Canadians will support us in these efforts but with one important caveat: the National Forum on Health recommended that these steps be taken but it said this, and I quote: "The public supports care in the home and other forms of community based care but does not react well to being conscripted into care giving". This reservation is understandable.

Many people feel that they are not equipped either financially or emotionally to take on the responsibility of caring for family members. Canadians want reassurance that the appropriate professional support and respite support will also be there for them and their loved ones when it is needed.

And so our challenge at this conference is to ask the key questions, to find the real answers and then to do the right thing. I have high expectations of this conference. I want to use these days to see if we can develop a consensus among the many interests represented here that home and community care is the next most urgent challenge in the modernization of medicare.

For our part, the Government of Canada will fulfil its responsibilities. We will continue working at many of the key issues we are starting to deal with here. I know there are colleagues in caucus here today who are dedicated to that effort. I see Dr. Caroline Bennett from Toronto, Eileen Carroll from Barrie, Lynn Meyers is here as well. We will continue working on these issues in the months ahead.

What are the questions we will turn to? I've mentioned definition, focusing on crucial issues such as the scope and the content of coverage. We should also look at how a home and community care initiative can be used to accelerate other needed changes in health care in Canada such as primary care reforms and better integration of services.

  • What should the scope of public coverage be?
  • Should it be first dollar coverage for all the services included?
  • Should there be some co-payment or deductible?
  • Is there any role for private insurance?
  • What is the role of the tax system in helping?
  • What about the public sector in furnishing home care services as opposed to not for profit or commercial providers?
  • What is the best way to recognize the support given by family caregivers?
  • How can employers provide a more supportive environment for family caregivers?
  • What about training for those who are doing this important work?
  • What about timing? Can we phase in some of the initiatives that we decide are worthwhile?
  • Can we make an initial down payment by putting in place some infrastructure or hardware?

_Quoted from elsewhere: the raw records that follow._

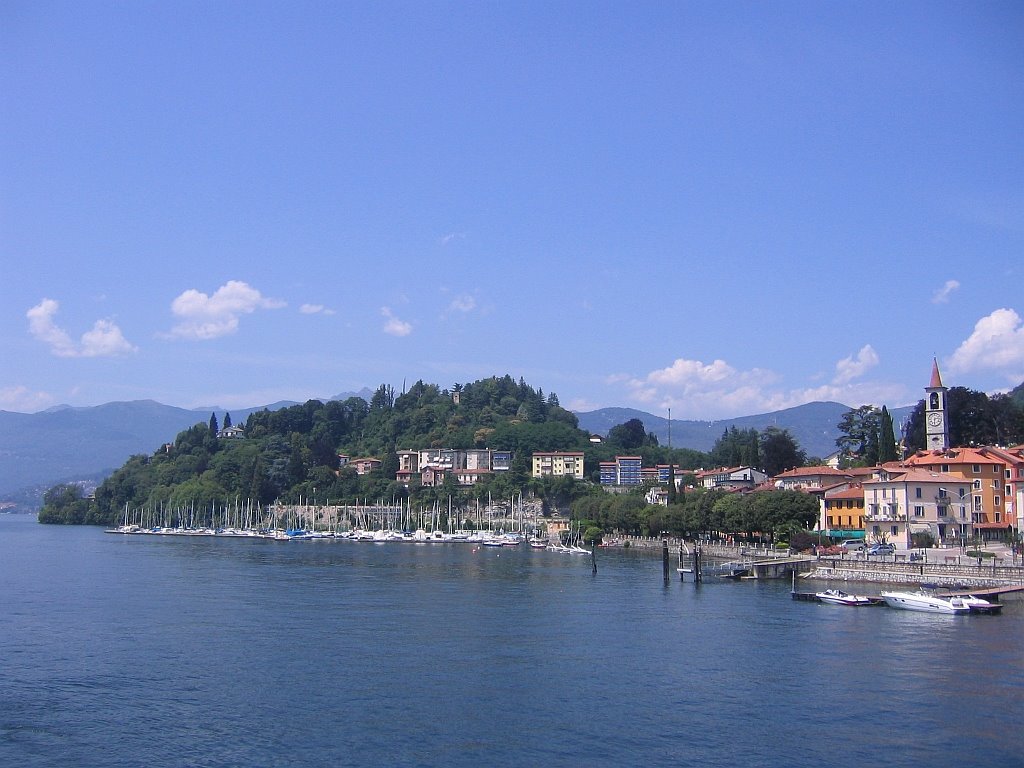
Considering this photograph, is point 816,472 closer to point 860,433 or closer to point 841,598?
point 860,433

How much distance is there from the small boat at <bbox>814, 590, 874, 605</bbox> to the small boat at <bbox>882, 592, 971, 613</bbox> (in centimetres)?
97

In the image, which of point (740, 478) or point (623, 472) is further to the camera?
point (623, 472)

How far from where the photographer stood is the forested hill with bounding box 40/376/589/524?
158m

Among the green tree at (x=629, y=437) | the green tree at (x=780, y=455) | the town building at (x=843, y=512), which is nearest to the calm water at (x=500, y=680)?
the town building at (x=843, y=512)

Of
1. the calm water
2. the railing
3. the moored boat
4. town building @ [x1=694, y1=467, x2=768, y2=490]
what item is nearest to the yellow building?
town building @ [x1=694, y1=467, x2=768, y2=490]

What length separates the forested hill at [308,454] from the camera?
15812cm

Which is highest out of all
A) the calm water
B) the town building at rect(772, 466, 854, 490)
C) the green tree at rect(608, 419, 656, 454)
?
the green tree at rect(608, 419, 656, 454)

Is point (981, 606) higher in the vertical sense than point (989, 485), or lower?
lower

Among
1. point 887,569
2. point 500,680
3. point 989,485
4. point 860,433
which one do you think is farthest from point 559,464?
point 500,680

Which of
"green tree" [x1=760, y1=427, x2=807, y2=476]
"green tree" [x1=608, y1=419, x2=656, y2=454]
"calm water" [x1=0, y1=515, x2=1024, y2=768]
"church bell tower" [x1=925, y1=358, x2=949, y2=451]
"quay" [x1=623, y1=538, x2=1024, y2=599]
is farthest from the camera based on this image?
"green tree" [x1=608, y1=419, x2=656, y2=454]

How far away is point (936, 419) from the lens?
87812 millimetres

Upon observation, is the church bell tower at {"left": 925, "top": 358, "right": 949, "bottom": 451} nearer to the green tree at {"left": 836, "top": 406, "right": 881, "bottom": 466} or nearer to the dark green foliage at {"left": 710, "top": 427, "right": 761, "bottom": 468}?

Last night, Michael Dector provided some thought provoking ideas on many of these questions and the federal government's role at this time. How can we best coordinate and lead this national effort?

Let me close by leaving you with a clear statement of our position on home care. We believe this is indeed the next important stage in the development of health care in Canada.

Canadian values make it desirable, technology makes it possible, skill and dedication of health care workers will enable us to achieve it, demographics and health reform make it necessary. We must make home and community care an integral element of a seamless comprehensive health care system.

In that effort, we will need both wisdom and vision. We will need to pursue what our heart says is right in a way that our head says will work. We will need to see our various jurisdictions and responsibilities not as excuses to stand apart but as reasons to work together. I have every confidence that this conference will provide an important start in that vital work and I thank all of you for taking part today.